**TO DO:** Once the line with "order: Cingulata" is found in the entries below, print it and each following line exactly, stopping after the line with "A: Dasypus novemcinctus"; print nothing else.

**DATASET RECORDS:**
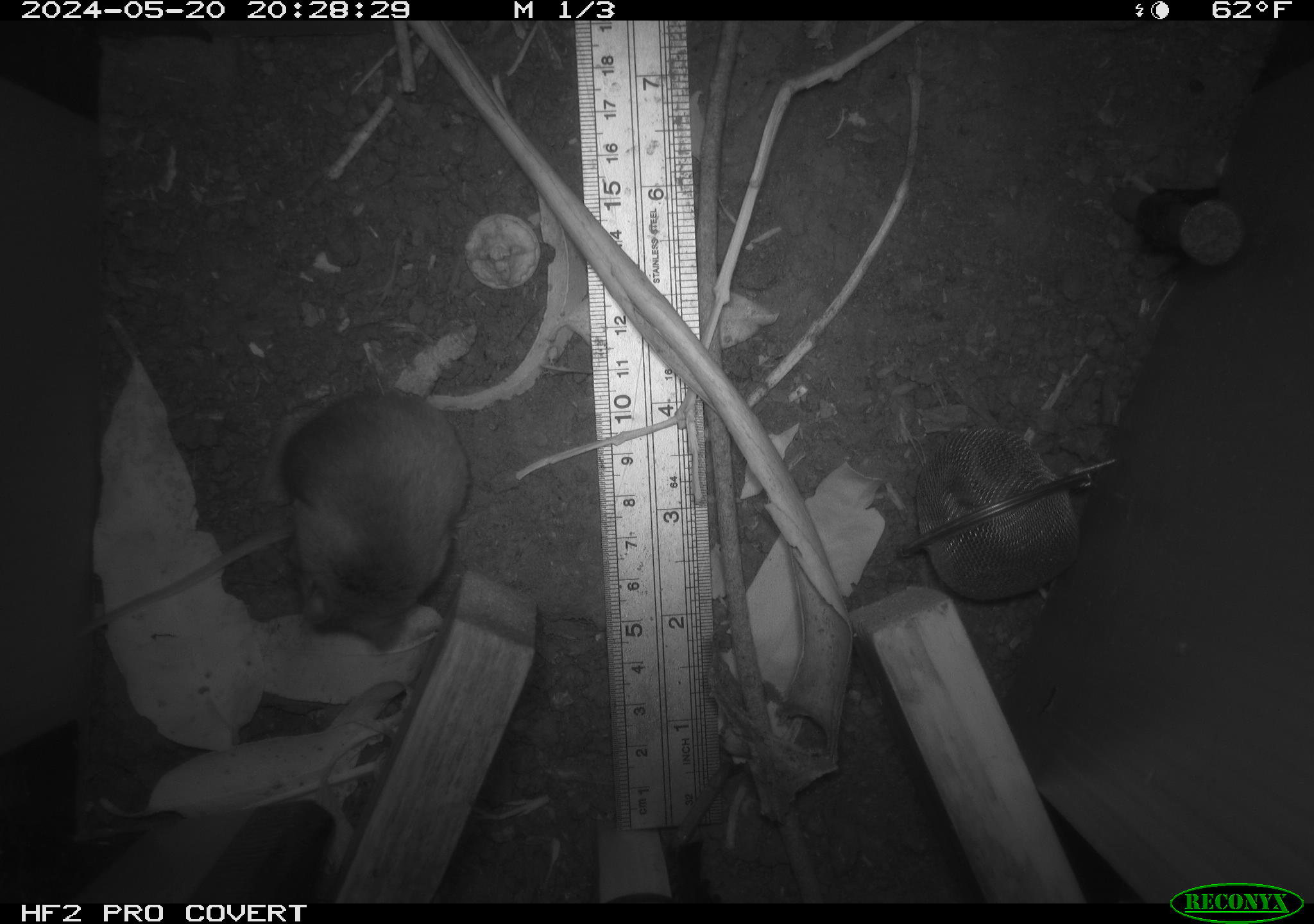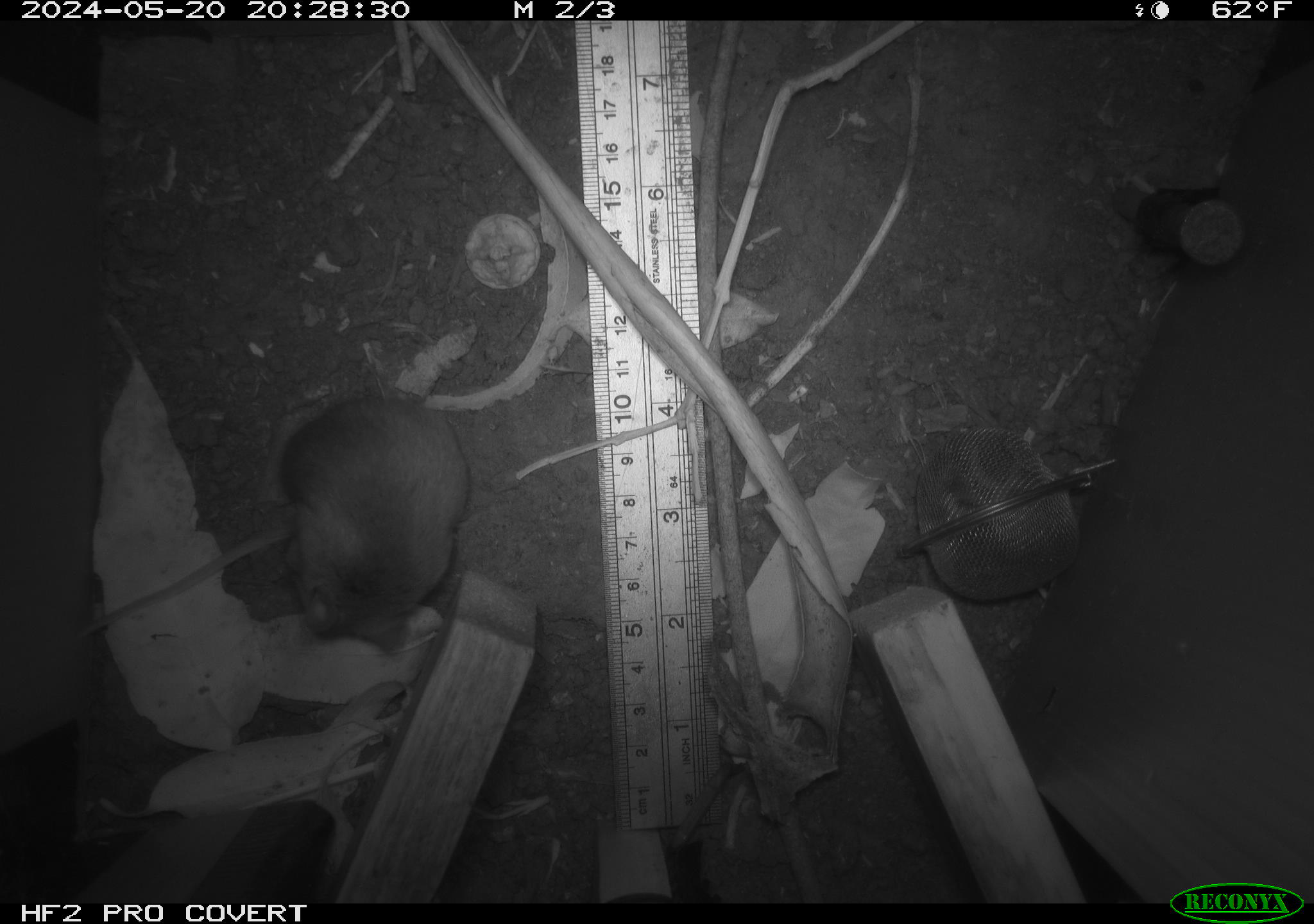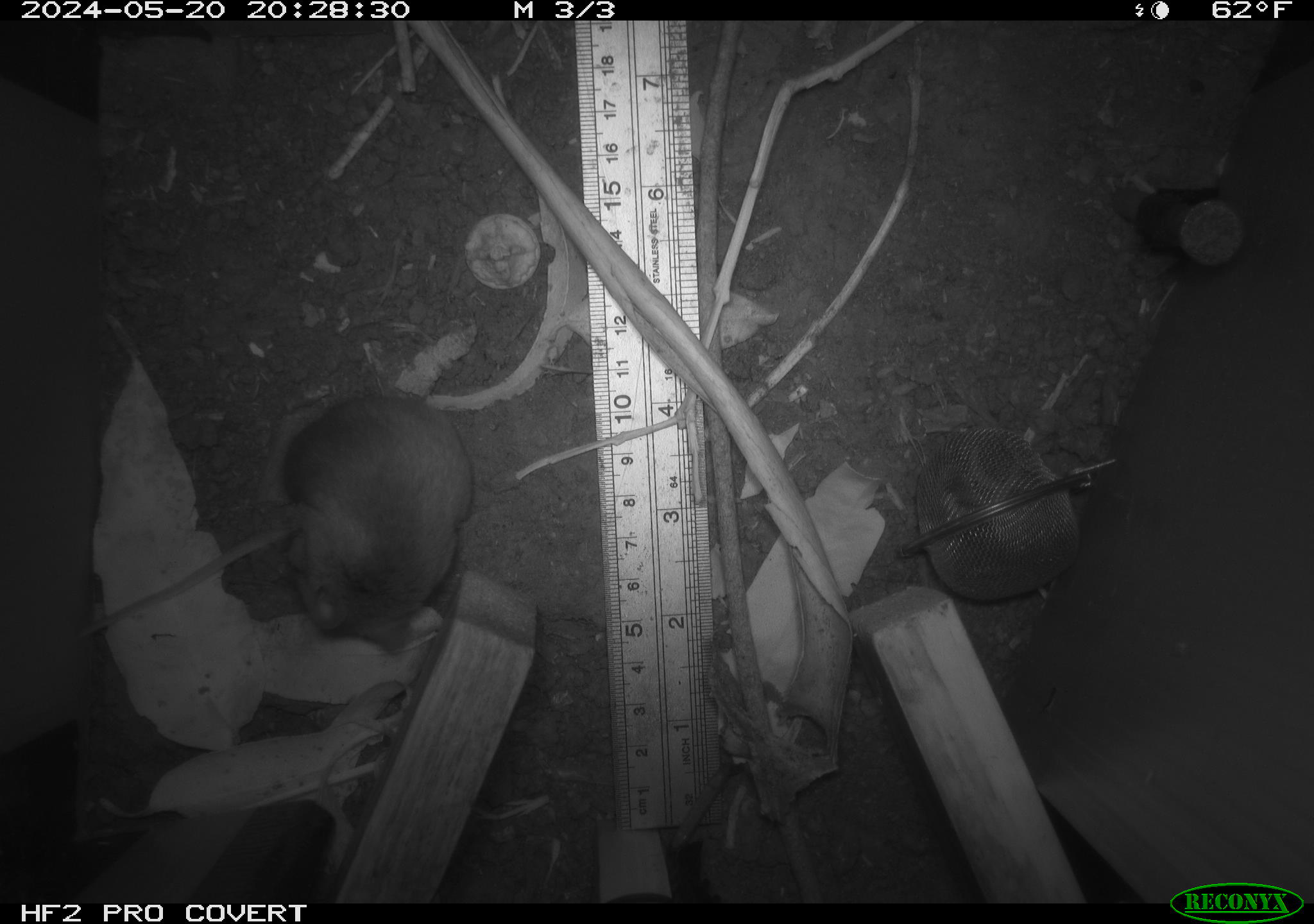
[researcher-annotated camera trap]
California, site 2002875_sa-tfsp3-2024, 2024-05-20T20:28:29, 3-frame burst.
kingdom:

* * *

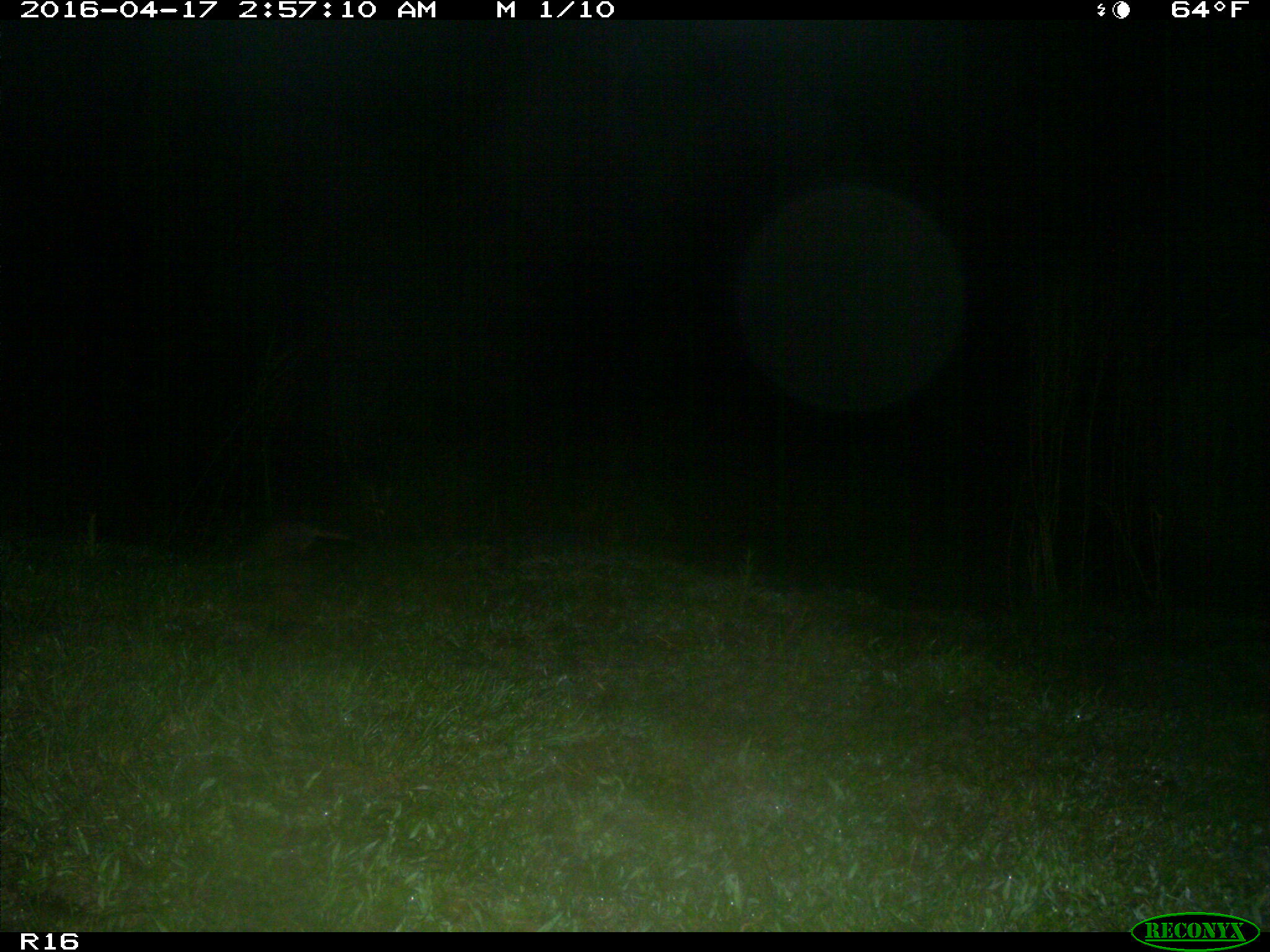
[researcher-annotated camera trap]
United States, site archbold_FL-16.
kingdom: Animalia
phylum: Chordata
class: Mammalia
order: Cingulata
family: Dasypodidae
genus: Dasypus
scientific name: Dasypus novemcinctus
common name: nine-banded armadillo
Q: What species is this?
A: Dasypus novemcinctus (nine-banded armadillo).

**SOLUTION FOR THIS PROBLEM:**
order: Cingulata
family: Dasypodidae
genus: Dasypus
scientific name: Dasypus novemcinctus
common name: nine-banded armadillo
Q: What species is this?
A: Dasypus novemcinctus (nine-banded armadillo).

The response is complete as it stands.